* [Votre tâche]
Relevez, dans leur ordre d'apparition, les pseudonymes placés en tête des messages de la discussion sur « venir avec ».

* [Texte du document]
────

En général, la situation en question a été décrite dans la phrase précédente.

"Pour le présent" me semble un peu inhabituel. Je dirais plutôt "pour le moment".


----------



## flw980

Bonjour,

Une explication dans un dictionnaire comme, _*"Apporter une chose, c'est venir avec".
*_
_*venir avec* _est possible ?

Merci


----------



## snarkhunter

Bonjour,

Oui, cette expression est correcte.

On peut "venir avec _qqch_", ou simplement "venir avec" si le complément a été mentionné auparavant.

"Je _viendrai avec_ des fleurs" = j'apporterai un bouquet de fleurs

"Tu as un beau manteau : est-ce que tu _viendras avec_ ?" = vraisemblablement _en portant celui-ci_


----------



## janpol

Ca s'emploie parfois à l'oral mais, à mon avis, ce n'est pas du très bon français : la préposition n'a pas vocation à être utilisée comme un pronom. Je dirais :_*"*Apporter une chose, c'est venir avec cette chose"._


----------



## CapnPrep

janpol said:


> Ca s'emploie parfois à l'oral mais, à mon avis, ce n'est pas du très bon français


Autrement dit, c'est un usage parfaitement admissible en français familier. Pour un dictionnaire, on peut trouver cette construction inadaptée, mais dans un contexte approprié, elle est tout à fait correcte. C'est du très bon français familier.

────

* [Extrait des données]
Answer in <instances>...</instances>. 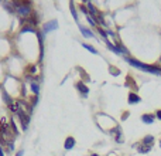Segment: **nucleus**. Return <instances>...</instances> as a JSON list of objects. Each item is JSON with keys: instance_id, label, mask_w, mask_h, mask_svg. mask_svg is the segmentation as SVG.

────

* [Corrigé]
flw980, snarkhunter, janpol, CapnPrep